Documentary - Theatre of War
Screening last weekend at London Film Festival, Tony Cross watched the documentary Theatre of War...
Lola Arias’ documentary Theatre of War is the final part of what seems to be an ongoing and developing trilogy about the experience of men who fought in the Falklands War. It isn’t a trilogy in the sense of an ongoing story but a trilogy adding layers to each, pulling more out of the same stories and trying to make sense of an experience that is in many ways impossible to make sense of: war.
It is slightly artificial in construction without ever crumbling into wanky intellectual frippery, I think because, at the centre of something theatrical, there is heart. It never lets the process of telling the story drown the stories themselves.
It lets veterans of both sides tell their stories without being judgemental. It also does a fine job of never avoiding the disagreements that remain about the sovereignty of the Falkland Islands-Malvinas*. Indeed, the way each side refers to the Islands by their respective selection of names without the other stomping all over it is symbolic – in my opinion – of Arias trying not to let the stories be lost in the argument. This isn’t about the politics of ownership of the land, but it doesn’t ignore the history either.
There’s a scene where one of the British veterans talks with one of the Argentinian veterans about the history of the islands. Their regular exchange of colonial claimants over a long period of time, before the British finally took control properly in the mid-19th century after which nothing much appears to have happened with the ownership until Argentina invades. It also reminds me that the one group of people this film never really talks about and from whom we never hear are those settlers living on the Falkland Islands-Malvinas. This is a story about a war that appears to have had no civilians and yet they were there. Does the absence damage the film? Probably not.
The fact that the director of this film is an Argentinian might make you think it is about the Argentinian experience at the expense of the British and there is a scene – scripted – where the British soldiers complain about that in a bar. Arias herself, in a Q&A session after the film, says that there were obviously some real issues there as the person leading this project was both Argentinian and a woman. Both things Royal Marine Commandos might have issues being led by.
But she also said that one of the impacts this film had in Argentina was on the perception of the fallout of the war on the British soldiers. There was a perception that as professional soldiers – and the victors – the British military never really had the problems that the defeated and largely conscript Argentinian soldiers had upon their return. But this film shows this to not be true. Indeed, I’d argue us Brits also failed to appreciate the impact of the war on our own men at least until recently.

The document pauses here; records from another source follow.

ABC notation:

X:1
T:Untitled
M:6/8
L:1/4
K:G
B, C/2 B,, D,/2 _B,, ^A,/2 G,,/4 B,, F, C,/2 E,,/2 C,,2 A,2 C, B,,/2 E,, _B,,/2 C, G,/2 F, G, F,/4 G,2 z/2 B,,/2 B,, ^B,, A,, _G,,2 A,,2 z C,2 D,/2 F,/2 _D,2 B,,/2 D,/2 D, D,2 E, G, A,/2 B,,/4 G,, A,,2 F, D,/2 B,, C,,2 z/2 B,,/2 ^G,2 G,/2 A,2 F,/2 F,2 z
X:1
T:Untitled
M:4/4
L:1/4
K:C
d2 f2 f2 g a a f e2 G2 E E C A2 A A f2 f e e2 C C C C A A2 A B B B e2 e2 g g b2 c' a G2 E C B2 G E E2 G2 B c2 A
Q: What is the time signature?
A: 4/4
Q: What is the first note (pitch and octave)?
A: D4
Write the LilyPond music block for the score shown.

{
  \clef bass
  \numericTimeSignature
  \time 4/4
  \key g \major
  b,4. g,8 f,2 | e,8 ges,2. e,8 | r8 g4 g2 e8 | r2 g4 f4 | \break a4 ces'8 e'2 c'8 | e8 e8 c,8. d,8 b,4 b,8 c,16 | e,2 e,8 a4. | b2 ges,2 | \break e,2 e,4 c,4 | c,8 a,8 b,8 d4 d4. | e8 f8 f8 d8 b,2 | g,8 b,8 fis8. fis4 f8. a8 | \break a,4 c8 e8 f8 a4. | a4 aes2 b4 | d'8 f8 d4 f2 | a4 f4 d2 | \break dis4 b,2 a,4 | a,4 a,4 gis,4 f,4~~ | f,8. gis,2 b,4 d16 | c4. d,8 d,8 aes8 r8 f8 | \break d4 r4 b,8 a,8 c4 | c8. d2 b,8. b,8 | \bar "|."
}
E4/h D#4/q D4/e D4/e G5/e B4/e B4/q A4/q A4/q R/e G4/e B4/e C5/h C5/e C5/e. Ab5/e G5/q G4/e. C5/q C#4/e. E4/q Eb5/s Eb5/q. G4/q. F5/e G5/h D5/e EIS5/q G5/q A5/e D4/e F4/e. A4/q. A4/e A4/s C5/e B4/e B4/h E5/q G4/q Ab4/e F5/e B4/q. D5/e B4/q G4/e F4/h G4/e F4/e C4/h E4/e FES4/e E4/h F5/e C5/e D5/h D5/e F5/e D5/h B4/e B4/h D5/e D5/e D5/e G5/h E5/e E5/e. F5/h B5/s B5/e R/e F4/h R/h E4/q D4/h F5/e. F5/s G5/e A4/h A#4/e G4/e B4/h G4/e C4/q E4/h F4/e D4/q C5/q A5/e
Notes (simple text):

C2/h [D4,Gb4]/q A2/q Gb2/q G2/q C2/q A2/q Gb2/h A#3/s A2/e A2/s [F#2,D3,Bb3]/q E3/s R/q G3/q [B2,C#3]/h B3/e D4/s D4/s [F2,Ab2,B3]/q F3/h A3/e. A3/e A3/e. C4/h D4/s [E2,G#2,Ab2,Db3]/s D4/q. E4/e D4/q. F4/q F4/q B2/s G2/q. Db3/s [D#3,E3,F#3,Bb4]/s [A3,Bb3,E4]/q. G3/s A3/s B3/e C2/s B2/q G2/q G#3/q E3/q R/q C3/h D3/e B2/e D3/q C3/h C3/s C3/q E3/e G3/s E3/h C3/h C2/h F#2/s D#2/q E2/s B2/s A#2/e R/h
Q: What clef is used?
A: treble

Coincidentally I recently finished reading Helen Parr’s ‘Our Boys: The Story of a Paratrooper’, which is the story of her uncle who died, aged 19, in the Falklands. There’s so much more to the book than that though. It is a history of the Parachute Regiment and its culture; a social history of Britain and its relationship with the military; the impact of fear, death, grief and survival on the men and families involved in the fighting. It’s a much less arty telling of the British military experience than this, but you should read it if you can. I thought a lot of that book when watching that film.
The one relationship that really seem to develop in the film is that between the Royal Marine, Lou Armour – who tells a story that is repeated three or four times through the film – and the Argentinian mortarman, Marcelo. At the beginning they claw to communicate with each other, even though neither of them is fluent in the others language, but later there’s a scene where Lou is demonstrating self-defence techniques to Marcelo, which feels bizarrely intimate even though it is built around acts of violence. But perhaps I am veering towards the pretentious.
The other point Arias made was that when we see these men in their mid-50s telling their stories it is them we see in our minds yomping across the Falklands/Malvinas, but it wasn’t them. It was their younger, different selves. They were 18 or 20. They weren’t far off being kids. She tries to address that in a final scene where Lou Armour’s story is told again, and the older men are gradually replaced by younger doppelgangers (of sorts) and you are jarred from the dangers of seeing all this as the stories of old-men.
I found this a moving, occasionally funny and occasionally awkward, film. It isn’t a conventional documentary – if there is such a thing – but its theatrically helps try to break the story out from the trauma that the men’s experiences are wrapped in.
If you get a chance you should watch it.**
*It is interesting that I find writing ‘Malvinas’ difficult. I feel like in some way using the Argentinian name for the Islands is a kind of betrayal, but that’s my own problem. It is interesting how throughout the film both sides stick to their own names. No one ever takes the other’s name for the Islands. It’s almost as if there is power in a name.
** It also made me realise that I bought, a long time ago, a film called ‘Blessed by Fire/Illuminados por el fuego’, which was an Argentinian film about the Falklands/Malvinas that I haven’t yet got around to watching, but now I feel I should.